UNBALANCED TRADE The world sugar market is distorted by producer country incentives, resulting in production that is surplus to demand
The survival and sustainability of the labour-intensive sugar industry is under severe threat owing to the flood of sugar imports and the resultant inability by industry bodies to recover costs, according to South African Sugar Association executive director Trix Trikam.
“The local sugar industry is strategic within the agriculture and agribusiness sector, with upstream and downstream linkages within the South African rural economy.”
He points out that this industry creates 85 000 direct jobs and about 350 000 indirect jobs. Across the value chain, about one-million people – that is 2% of the South African population – depend upon the industry for their livelihoods, particularly in deep rural areas.
However, Trikam adds that the global sugar industry is, “extremely volatile, thinly traded, heavily subsidised, and characterised by dumping.”
He explains that about 120 countries produce sugar and a significant number of them have subsidies of some kind. He refers to figures established by the UK Sugar Trade in the ‘Global Market after Brexit’ report that was concluded in February of this year.
The report establishes that six of the largest sugar producers globally – the European Union (EU), Brazil, the US, India, Thailand and Australia – are on average subsidised at the rate of 20% of the value of production at the sugar cane phase of production. The report also estimates the subsidisation rates of the US, Brazil and the EU, are 66%, 27% and 18% respectively.
“The world sugar market is distorted by producer country incentives, resulting in production that is surplus to demand. It is a residual market characterised by a price far below the cost of production for any country,” laments Trikam.

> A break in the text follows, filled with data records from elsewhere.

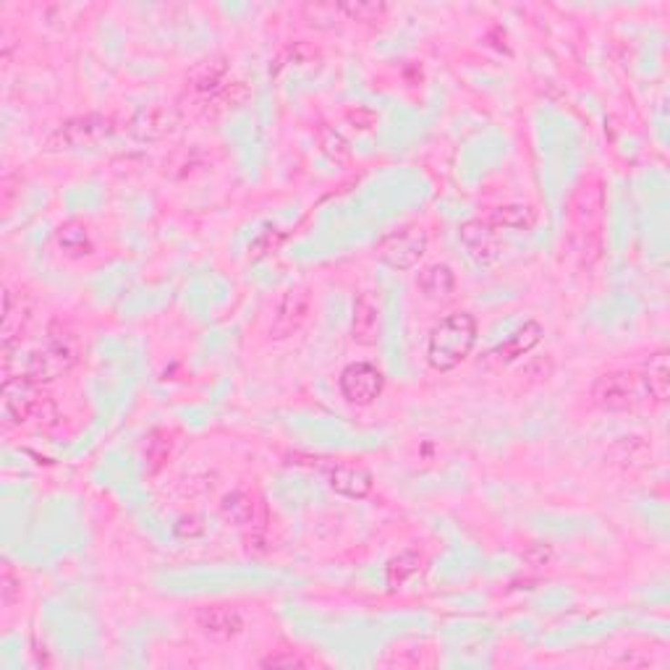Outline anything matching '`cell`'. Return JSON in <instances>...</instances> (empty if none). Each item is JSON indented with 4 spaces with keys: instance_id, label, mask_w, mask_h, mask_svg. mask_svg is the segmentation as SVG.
I'll return each instance as SVG.
<instances>
[{
    "instance_id": "cell-25",
    "label": "cell",
    "mask_w": 670,
    "mask_h": 670,
    "mask_svg": "<svg viewBox=\"0 0 670 670\" xmlns=\"http://www.w3.org/2000/svg\"><path fill=\"white\" fill-rule=\"evenodd\" d=\"M0 597H3V605H14L19 597H22V582L5 568L3 576H0Z\"/></svg>"
},
{
    "instance_id": "cell-19",
    "label": "cell",
    "mask_w": 670,
    "mask_h": 670,
    "mask_svg": "<svg viewBox=\"0 0 670 670\" xmlns=\"http://www.w3.org/2000/svg\"><path fill=\"white\" fill-rule=\"evenodd\" d=\"M220 514H223V519L231 521V524H236V526H244V524H249L252 516H255V503H252V495H246V493H228V495L223 497V503H220Z\"/></svg>"
},
{
    "instance_id": "cell-10",
    "label": "cell",
    "mask_w": 670,
    "mask_h": 670,
    "mask_svg": "<svg viewBox=\"0 0 670 670\" xmlns=\"http://www.w3.org/2000/svg\"><path fill=\"white\" fill-rule=\"evenodd\" d=\"M196 626L202 628L205 636L215 639V642H228L241 634L244 621L238 615V610L225 605H207L196 613Z\"/></svg>"
},
{
    "instance_id": "cell-7",
    "label": "cell",
    "mask_w": 670,
    "mask_h": 670,
    "mask_svg": "<svg viewBox=\"0 0 670 670\" xmlns=\"http://www.w3.org/2000/svg\"><path fill=\"white\" fill-rule=\"evenodd\" d=\"M341 393H344V398L351 401V404L367 406V404H372L383 393V372L367 365V362L348 365L341 372Z\"/></svg>"
},
{
    "instance_id": "cell-26",
    "label": "cell",
    "mask_w": 670,
    "mask_h": 670,
    "mask_svg": "<svg viewBox=\"0 0 670 670\" xmlns=\"http://www.w3.org/2000/svg\"><path fill=\"white\" fill-rule=\"evenodd\" d=\"M262 665L265 668H302L304 660L296 655H270Z\"/></svg>"
},
{
    "instance_id": "cell-5",
    "label": "cell",
    "mask_w": 670,
    "mask_h": 670,
    "mask_svg": "<svg viewBox=\"0 0 670 670\" xmlns=\"http://www.w3.org/2000/svg\"><path fill=\"white\" fill-rule=\"evenodd\" d=\"M76 362V344L68 338V335H53L50 344L37 351L32 356V365H29V377L35 383L40 380H53L58 375H64L65 369H71V365Z\"/></svg>"
},
{
    "instance_id": "cell-2",
    "label": "cell",
    "mask_w": 670,
    "mask_h": 670,
    "mask_svg": "<svg viewBox=\"0 0 670 670\" xmlns=\"http://www.w3.org/2000/svg\"><path fill=\"white\" fill-rule=\"evenodd\" d=\"M649 388L639 372H607L600 375L592 385V401L603 411H631L645 406Z\"/></svg>"
},
{
    "instance_id": "cell-3",
    "label": "cell",
    "mask_w": 670,
    "mask_h": 670,
    "mask_svg": "<svg viewBox=\"0 0 670 670\" xmlns=\"http://www.w3.org/2000/svg\"><path fill=\"white\" fill-rule=\"evenodd\" d=\"M427 244H430V238H427V231L422 225H406V228L383 238L377 246V255H380V260L395 270H411L425 257Z\"/></svg>"
},
{
    "instance_id": "cell-11",
    "label": "cell",
    "mask_w": 670,
    "mask_h": 670,
    "mask_svg": "<svg viewBox=\"0 0 670 670\" xmlns=\"http://www.w3.org/2000/svg\"><path fill=\"white\" fill-rule=\"evenodd\" d=\"M383 327V312L380 304L375 302L369 294H362L354 304V323H351V338L362 346H375L380 338Z\"/></svg>"
},
{
    "instance_id": "cell-6",
    "label": "cell",
    "mask_w": 670,
    "mask_h": 670,
    "mask_svg": "<svg viewBox=\"0 0 670 670\" xmlns=\"http://www.w3.org/2000/svg\"><path fill=\"white\" fill-rule=\"evenodd\" d=\"M309 309H312V294L309 288L304 285H294L283 294V299L278 302L275 309V317L270 325V335L273 338H288L294 335L309 317Z\"/></svg>"
},
{
    "instance_id": "cell-13",
    "label": "cell",
    "mask_w": 670,
    "mask_h": 670,
    "mask_svg": "<svg viewBox=\"0 0 670 670\" xmlns=\"http://www.w3.org/2000/svg\"><path fill=\"white\" fill-rule=\"evenodd\" d=\"M603 205H605V199H603L600 184H584V186L576 189V195L571 199L574 217H576V223H582V225L597 223L600 215H603Z\"/></svg>"
},
{
    "instance_id": "cell-16",
    "label": "cell",
    "mask_w": 670,
    "mask_h": 670,
    "mask_svg": "<svg viewBox=\"0 0 670 670\" xmlns=\"http://www.w3.org/2000/svg\"><path fill=\"white\" fill-rule=\"evenodd\" d=\"M645 383H647L649 395L655 401H665L670 393V365H668V354L660 351V354H652L647 362V369H645Z\"/></svg>"
},
{
    "instance_id": "cell-18",
    "label": "cell",
    "mask_w": 670,
    "mask_h": 670,
    "mask_svg": "<svg viewBox=\"0 0 670 670\" xmlns=\"http://www.w3.org/2000/svg\"><path fill=\"white\" fill-rule=\"evenodd\" d=\"M58 244L68 257H85L92 252V238H89L87 225H82L76 220L58 228Z\"/></svg>"
},
{
    "instance_id": "cell-20",
    "label": "cell",
    "mask_w": 670,
    "mask_h": 670,
    "mask_svg": "<svg viewBox=\"0 0 670 670\" xmlns=\"http://www.w3.org/2000/svg\"><path fill=\"white\" fill-rule=\"evenodd\" d=\"M175 118L171 110L165 108H152L145 110L139 118H136V131L142 136H165L168 131H174Z\"/></svg>"
},
{
    "instance_id": "cell-14",
    "label": "cell",
    "mask_w": 670,
    "mask_h": 670,
    "mask_svg": "<svg viewBox=\"0 0 670 670\" xmlns=\"http://www.w3.org/2000/svg\"><path fill=\"white\" fill-rule=\"evenodd\" d=\"M455 278L451 273L448 265H430L427 270L419 273V288L427 299L440 302V299H448L454 294Z\"/></svg>"
},
{
    "instance_id": "cell-4",
    "label": "cell",
    "mask_w": 670,
    "mask_h": 670,
    "mask_svg": "<svg viewBox=\"0 0 670 670\" xmlns=\"http://www.w3.org/2000/svg\"><path fill=\"white\" fill-rule=\"evenodd\" d=\"M43 395L37 390V383L24 375V377H8L3 383V393H0V416L5 427L22 425L29 416H35V411L40 406Z\"/></svg>"
},
{
    "instance_id": "cell-15",
    "label": "cell",
    "mask_w": 670,
    "mask_h": 670,
    "mask_svg": "<svg viewBox=\"0 0 670 670\" xmlns=\"http://www.w3.org/2000/svg\"><path fill=\"white\" fill-rule=\"evenodd\" d=\"M542 338V327L537 323H524L505 341V344H500L497 346V354H500V359H505V362H511V359H516V356H524V354H529L532 348L540 344Z\"/></svg>"
},
{
    "instance_id": "cell-9",
    "label": "cell",
    "mask_w": 670,
    "mask_h": 670,
    "mask_svg": "<svg viewBox=\"0 0 670 670\" xmlns=\"http://www.w3.org/2000/svg\"><path fill=\"white\" fill-rule=\"evenodd\" d=\"M461 244L466 246L469 257L487 267L500 257V241H497L495 228L485 220H469L461 225Z\"/></svg>"
},
{
    "instance_id": "cell-28",
    "label": "cell",
    "mask_w": 670,
    "mask_h": 670,
    "mask_svg": "<svg viewBox=\"0 0 670 670\" xmlns=\"http://www.w3.org/2000/svg\"><path fill=\"white\" fill-rule=\"evenodd\" d=\"M547 558H550V550L547 547H535V550H529L526 553V561L529 563H535V565H542V563H547Z\"/></svg>"
},
{
    "instance_id": "cell-27",
    "label": "cell",
    "mask_w": 670,
    "mask_h": 670,
    "mask_svg": "<svg viewBox=\"0 0 670 670\" xmlns=\"http://www.w3.org/2000/svg\"><path fill=\"white\" fill-rule=\"evenodd\" d=\"M175 532L181 535V537H195L202 532V524L196 516H189V519H181L178 521V526H175Z\"/></svg>"
},
{
    "instance_id": "cell-1",
    "label": "cell",
    "mask_w": 670,
    "mask_h": 670,
    "mask_svg": "<svg viewBox=\"0 0 670 670\" xmlns=\"http://www.w3.org/2000/svg\"><path fill=\"white\" fill-rule=\"evenodd\" d=\"M476 323L472 315L455 312L435 325L427 344V359L435 369L448 372L458 367L475 348Z\"/></svg>"
},
{
    "instance_id": "cell-23",
    "label": "cell",
    "mask_w": 670,
    "mask_h": 670,
    "mask_svg": "<svg viewBox=\"0 0 670 670\" xmlns=\"http://www.w3.org/2000/svg\"><path fill=\"white\" fill-rule=\"evenodd\" d=\"M419 571V558L414 553H401L398 558H393L388 565V586L398 589L409 576Z\"/></svg>"
},
{
    "instance_id": "cell-17",
    "label": "cell",
    "mask_w": 670,
    "mask_h": 670,
    "mask_svg": "<svg viewBox=\"0 0 670 670\" xmlns=\"http://www.w3.org/2000/svg\"><path fill=\"white\" fill-rule=\"evenodd\" d=\"M537 220V213L529 205H503L495 207L490 215V225L493 228H516V231H526L532 228Z\"/></svg>"
},
{
    "instance_id": "cell-22",
    "label": "cell",
    "mask_w": 670,
    "mask_h": 670,
    "mask_svg": "<svg viewBox=\"0 0 670 670\" xmlns=\"http://www.w3.org/2000/svg\"><path fill=\"white\" fill-rule=\"evenodd\" d=\"M171 448H174V443H171V435L165 430H157V433L150 435V440H147V461H150L152 472H160L168 464Z\"/></svg>"
},
{
    "instance_id": "cell-21",
    "label": "cell",
    "mask_w": 670,
    "mask_h": 670,
    "mask_svg": "<svg viewBox=\"0 0 670 670\" xmlns=\"http://www.w3.org/2000/svg\"><path fill=\"white\" fill-rule=\"evenodd\" d=\"M223 74H225V65L220 61H207L192 74V87L202 95H217L223 89Z\"/></svg>"
},
{
    "instance_id": "cell-24",
    "label": "cell",
    "mask_w": 670,
    "mask_h": 670,
    "mask_svg": "<svg viewBox=\"0 0 670 670\" xmlns=\"http://www.w3.org/2000/svg\"><path fill=\"white\" fill-rule=\"evenodd\" d=\"M341 8L356 22H380L385 16L383 3H344Z\"/></svg>"
},
{
    "instance_id": "cell-12",
    "label": "cell",
    "mask_w": 670,
    "mask_h": 670,
    "mask_svg": "<svg viewBox=\"0 0 670 670\" xmlns=\"http://www.w3.org/2000/svg\"><path fill=\"white\" fill-rule=\"evenodd\" d=\"M330 487L346 497H367L372 490V475L356 464H335L330 469Z\"/></svg>"
},
{
    "instance_id": "cell-8",
    "label": "cell",
    "mask_w": 670,
    "mask_h": 670,
    "mask_svg": "<svg viewBox=\"0 0 670 670\" xmlns=\"http://www.w3.org/2000/svg\"><path fill=\"white\" fill-rule=\"evenodd\" d=\"M110 121L103 115H85V118H74L65 126L55 131V136L50 139V147H89L97 145L100 139H105L110 134Z\"/></svg>"
}]
</instances>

Further, the majority of producer countries have significant import protection, and offer schemes that support the growing of cane or beet, and incentivise the manufacturing sector, states Trikam. In addition, a number of countries use policy tools to encourage exports, as this results in food security in the local market and allows for regularising of local pricing.
He states that this has resulted in the oversupply of sugar to the global market. Stating that total global sugar imports are said to have increased by 77% over the last three-year marketing period, owing to a constant decline in the world average price of sugar.
He emphasises that it has been established by industry association the American Sugar Alliance that using $2.5-billion a year in subsidies, Brazil now controls 50% of global sugar exports and is one of the lowest-priced sugar suppliers globally.
Trikam stresses that, instead of sugar being supplied to local consumers by local producers – who contribute to the economy significantly through infrastructure, investment and employment – imported sugar is supplied by foreign producers, trade houses and import operations with the objective of capitalising on the differential between the local price and the residual world market price for sugar.
Most of the sugar imported is refined sugar, which results in South African refiners losing significant market share, highlights Trikam.
Sugar imports displace local production onto the lossmaking export market, he stresses. He states that, during the 2017 to 2018 season, the South African sugar industry losses amounted to about R3 500/t exported. Given exports of 795 434 t in that season, he states that an estimated R2.8-billion in revenue was lost by the South African sugar industry, and the national gross domestic production.
“Diversification of the South African sugar industry is essential if the industry is to remain a competitive part of the agriculture and agroprocessing sectors of the South African economy into the future,” states Trikam.
He states that the industry needs a “game changer” that allows for the swift introduction of proven technology and production, with significant impact on sugar volumes being uplifted through a new market.
He states that diversification into fuel ethanol production will contribute to the sustainability of the sugar industry, support the transformation of black growers and enable black industrialists.
“The South African sugar industry proposes that government in partnership with the private sector implements a biofuels programme in South Africa, that would ignite a biofuels market, as has been done in other sugar producing countries across the globe,” resolves Trikam.
He states that the South African government must enable the establishment of a biofuels industry, through instruments and programmes such as mandatory blending targets including growth targets, biofuel subsidies, low carbon fuel standards, greenhouse-gas-reducing incentives and credits, novel programmes to add value to agriculture and improve agricultural returns, among others.
Trikam concludes that the diversification of the sugar industry would empower the industry to grow, generating revenue and creating jobs beyond the current traditional industry products.